OBJECTIVES: Obesity, typically defined as a body mass index (BMI)≥30kg/m2, is an established risk factor for renal cell carcinoma (RCC) but is paradoxically linked to less advanced disease at diagnosis and improved outcomes. However, BMI has inherent flaws, and alternate obesity-defining metrics that emphasize abdominal fat are available. We investigated 3 obesity-defining metrics, to better examine the associations of abdominal fat vs. generalized obesity with renal tumor stage, grade, or R.E.N.A.L. nephrometry score. METHODS AND MATERIALS: In a prospective cohort of 99 subjects with renal masses undergoing resection and no evidence of metastatic disease, obesity was assessed using 3 metrics: body mass index (BMI), radiographic waist circumference (WC), and retrorenal fat (RRF) pad distance.

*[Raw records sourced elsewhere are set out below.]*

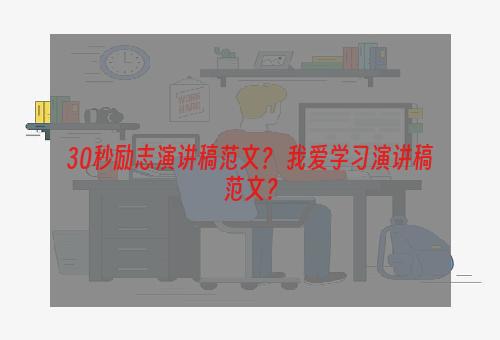 30秒励志演讲稿范文？ 我爱学习演讲稿范文？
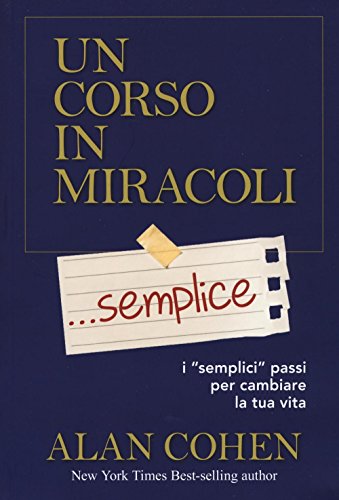 Beispielbild fr Un corso in miracoli. semplice. I semplici passi per cambiare la tua vita zum Verkauf von libreriauniversitaria.it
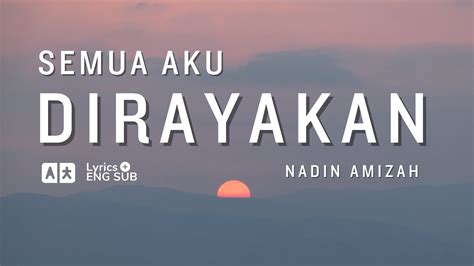 Semua Aku Dirayakan Nadin Amizah Lirik Eng Sub Lyrics Terjemahan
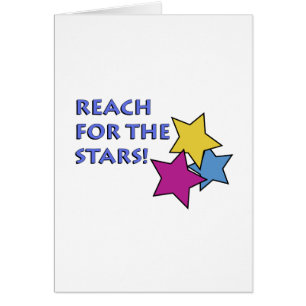 Reach for the Stars!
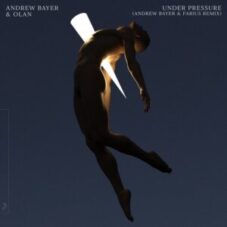 Andrew Bayer & OLAN - Under Pressure (Andrew Bayer & Farius Remix)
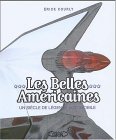 Les belles amricaines : Un sicle de lgende automobile de Erick Courly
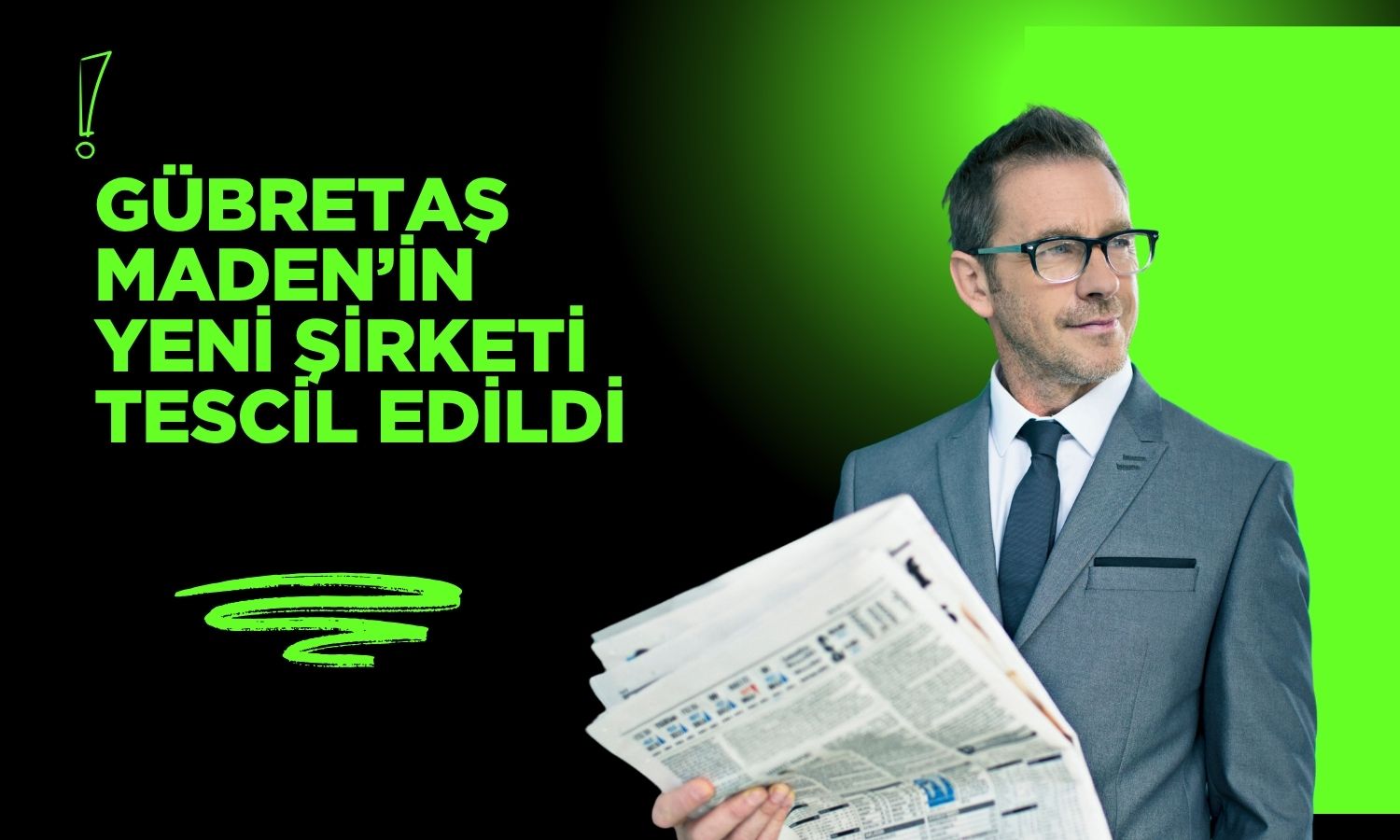 Gübretaş Maden’den stratejik yatırımlar için yeni şirket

R.E.N.A.L. nephrometry scores were calculated based on preoperative CT or MRI. Univariate and multivariate analyses were performed to identify associations between obesity metrics and nephrometry score, tumor grade, and tumor stage. RESULTS: In the 99 subjects, surgery was partial nephrectomy in 51 and radical nephrectomy in 48. Pathology showed benign masses in 11 and RCC in 88 (of which 20 had stage T3 disease). WC was positively correlated with nephrometry score, even after controlling for age, sex, race, and diabetes status (P = 0.02), whereas BMI and RRF were not (P = 0.13, and P = 0.57, respectively). WC in stage T2/T3 subjects was higher than in subjects with benign masses (P = 0.03). In contrast, subjects with Fuhrman grade 1 and 2 tumors had higher BMI (P<0.01) and WC (P = 0.04) than subjects with grade 3 and 4 tumors. CONCLUSIONS: Our data suggest that obesity measured by WC, but not BMI or RRF, is associated with increased renal mass complexity. Tumor Fuhrman grade exhibited a different trend, with both high WC and BMI associated with lower-grade tumors. Our findings indicate that WC and BMI are not interchangeable obesity metrics. Further evaluation of RCC-specific outcomes using WC vs. BMI is warranted to better understand the complex relationship between general vs. abdominal obesity and RCC characteristics.